Feeding and mixing in a feed manufacturing process can be continuous or batch wise. A comparison is made for pet food manufacturers to be able to react to the demands in the market and be as flexible as possible, without compromising food quality.
In today’s growing pet and animal feed market, due to the extensive variety of breeds and feed requirements, it is necessary for the pet food/feed manufacturers to be able to provide a varied selection of food types and recipes.
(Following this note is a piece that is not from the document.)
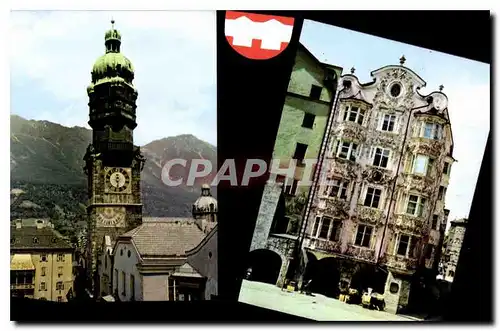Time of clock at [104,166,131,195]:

It is therefore important that the manufacturing processes are flexible and efficient, easy to implement, and easy to clean. Most importantly, the product quality must be acceptable. All of these requirements are provided by the typical characteristics of a continuous mixing process with automated high accuracy feeding. This article will outline the technologies involved in the continuous mixing process, discuss the comparison between batch and continuous mixing, and will discuss a specific pet food example where the end user modified from a batch process.
Before describing a continuous mixing process with ultra precise feeding, let us summarise the benefits:
High mix quality and final quality
Minimum space requirement
Quick cleaning
Easy to control
Simplified process sequence
High throughput capacity
Gentle mixing due to short material dwell time
Low energy consumption
Reduced risk of demixing.
To prove these statements, the two main players, the feeder and the mixer, will first be described individually and then in the context of their interaction.
Volumetric versus gravimetric feeding
The core of the equipment for manufacturing pet food and feeds is the mixer (see photo). The additives are dosed proportionally to the extruder performance. This is performed by a K-Tron gravimetric screw feeder. As will be explained later, the feeding precision and the operation of the screw feeder is a key factor in this process.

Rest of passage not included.